Constraints Driven Learning for Natural Language Understanding

  • Dan Roth | University of Illinois at Urbana-Champaign

Intelligent Information Access and Extraction suggest significant challenges for Natural Language analysis. Tasks of interest include semantic role labeling (determining who did what to whom, when and where), information extraction (identifying entities, relations and events), following natural language instructions, and textual entailment (determining whether one utterance is a likely consequence of another). A computational approach to these challenges often involves assigning values to sets of interdependent variables and thus frequently necessitates performing global inference that accounts for these interdependencies.

This talk presents research on Constrained Conditional Models (CCMs), a framework that augments probabilistic models with declarative constraints as a way to support such decisions. We will present a framework we introduced a few years ago, formulating decision problems in NLP as Integer Linear Programming problems, but focus on new algorithms for training these global models using indirect supervision signals. Learning models for structured tasks is difficult partly since generating supervision signals is costly. We show that it is often easy to obtain a related indirect supervision signal, and discuss several options for deriving this supervision signal, including inducing it from the world’s response to the model’s actions. Our learning framework is “Constraints Driven” in the sense that it allows and even gains from global inference that guided by expressive declarative knowledge (encoded as constraints). Experimental results show the significant contribution of easy-to-get indirect supervision on NLP tasks such as information extraction, Transliteration and Textual Entailment.

Speaker Details

Dan Roth is a Professor in the Department of Computer Science and the Beckman Institute at the University of Illinois at Urbana-Champaign and a University of Illinois Scholar. He is the director of a DHS Center for Multimodal Information Access & Synthesis (MIAS) and has faculty positions also at Statistics, Linguistics and at the School of Library and Information Sciences.
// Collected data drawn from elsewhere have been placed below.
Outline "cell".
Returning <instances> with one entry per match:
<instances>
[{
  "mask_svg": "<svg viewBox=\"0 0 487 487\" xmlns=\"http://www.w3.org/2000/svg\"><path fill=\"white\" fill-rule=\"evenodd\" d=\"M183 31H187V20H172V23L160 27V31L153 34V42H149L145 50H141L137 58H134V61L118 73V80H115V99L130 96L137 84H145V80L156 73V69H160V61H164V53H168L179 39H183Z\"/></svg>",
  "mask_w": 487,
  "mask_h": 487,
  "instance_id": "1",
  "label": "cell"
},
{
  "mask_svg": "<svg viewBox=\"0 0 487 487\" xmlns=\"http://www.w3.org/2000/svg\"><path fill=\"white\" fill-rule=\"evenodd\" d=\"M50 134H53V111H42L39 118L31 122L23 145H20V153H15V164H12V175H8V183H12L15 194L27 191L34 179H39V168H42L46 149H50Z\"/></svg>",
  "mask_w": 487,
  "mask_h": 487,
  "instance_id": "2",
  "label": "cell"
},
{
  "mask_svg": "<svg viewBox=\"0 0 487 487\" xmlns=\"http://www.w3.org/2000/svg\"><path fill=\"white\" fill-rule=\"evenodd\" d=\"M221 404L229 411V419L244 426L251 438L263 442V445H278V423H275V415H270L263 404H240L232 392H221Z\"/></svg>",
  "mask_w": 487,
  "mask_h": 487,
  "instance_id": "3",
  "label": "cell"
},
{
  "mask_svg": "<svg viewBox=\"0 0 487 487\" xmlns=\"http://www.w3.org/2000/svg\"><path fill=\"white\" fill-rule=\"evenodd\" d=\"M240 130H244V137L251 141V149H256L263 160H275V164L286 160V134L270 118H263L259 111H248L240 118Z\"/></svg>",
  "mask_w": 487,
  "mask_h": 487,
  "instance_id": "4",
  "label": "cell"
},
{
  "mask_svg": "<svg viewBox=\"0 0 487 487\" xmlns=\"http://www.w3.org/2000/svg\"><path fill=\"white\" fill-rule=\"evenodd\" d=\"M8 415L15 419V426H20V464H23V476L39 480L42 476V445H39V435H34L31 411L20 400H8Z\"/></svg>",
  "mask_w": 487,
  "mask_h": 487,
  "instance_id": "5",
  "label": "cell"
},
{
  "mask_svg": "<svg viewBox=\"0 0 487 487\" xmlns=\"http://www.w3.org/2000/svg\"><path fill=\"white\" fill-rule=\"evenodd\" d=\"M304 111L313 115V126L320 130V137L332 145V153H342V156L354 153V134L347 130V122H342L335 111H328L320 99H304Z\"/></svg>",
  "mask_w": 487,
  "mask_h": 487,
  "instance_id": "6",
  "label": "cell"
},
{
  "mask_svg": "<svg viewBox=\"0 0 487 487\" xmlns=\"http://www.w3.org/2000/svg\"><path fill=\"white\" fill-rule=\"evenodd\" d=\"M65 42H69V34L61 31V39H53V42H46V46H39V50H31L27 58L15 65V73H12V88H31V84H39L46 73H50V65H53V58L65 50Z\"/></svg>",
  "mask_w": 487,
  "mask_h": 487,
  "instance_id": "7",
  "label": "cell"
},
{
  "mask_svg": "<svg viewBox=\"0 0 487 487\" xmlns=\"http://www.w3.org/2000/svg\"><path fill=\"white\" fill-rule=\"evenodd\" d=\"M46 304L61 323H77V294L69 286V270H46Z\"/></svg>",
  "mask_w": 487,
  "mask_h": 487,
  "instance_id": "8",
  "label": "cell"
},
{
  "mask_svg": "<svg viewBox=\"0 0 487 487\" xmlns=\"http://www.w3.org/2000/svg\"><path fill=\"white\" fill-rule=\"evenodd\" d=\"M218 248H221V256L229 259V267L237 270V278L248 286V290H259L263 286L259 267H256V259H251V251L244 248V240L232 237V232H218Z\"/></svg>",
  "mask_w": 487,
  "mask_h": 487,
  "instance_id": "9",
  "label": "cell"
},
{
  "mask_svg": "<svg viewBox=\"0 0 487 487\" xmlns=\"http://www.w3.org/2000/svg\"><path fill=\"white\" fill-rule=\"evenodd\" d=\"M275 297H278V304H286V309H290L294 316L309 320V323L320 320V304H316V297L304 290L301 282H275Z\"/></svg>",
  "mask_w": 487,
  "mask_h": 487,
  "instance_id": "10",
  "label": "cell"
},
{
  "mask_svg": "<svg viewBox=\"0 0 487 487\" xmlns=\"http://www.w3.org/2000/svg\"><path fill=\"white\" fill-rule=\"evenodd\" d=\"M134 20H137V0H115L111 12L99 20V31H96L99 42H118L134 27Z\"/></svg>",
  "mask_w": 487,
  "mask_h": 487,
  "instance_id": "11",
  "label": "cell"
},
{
Roth is a Fellow of AAAI for his contributions to the foundations of machine learning and inference and for developing learning centered solutions for natural language processing problems. He has published broadly in machine learning, natural language processing, knowledge representation and reasoning, and learning theory, and has developed advanced machine learning based tools for natural language applications that are being used widely by the research community. Prof. Roth has given keynote talks in major conferences, including AAAI, EMNLP and ECML and presented several tutorials in universities and conferences including at ACL and EACL. Roth was the program chair of AAAI’11, CoNLL’02 and of ACL’03, and is or has been on the editorial board of several journals in his research areas and has won several teaching and best paper awards. Prof. Roth got his B.A Summa cum laude in Mathematics from the Technion, Israel, and his Ph.D in Computer Science from Harvard University in 1995.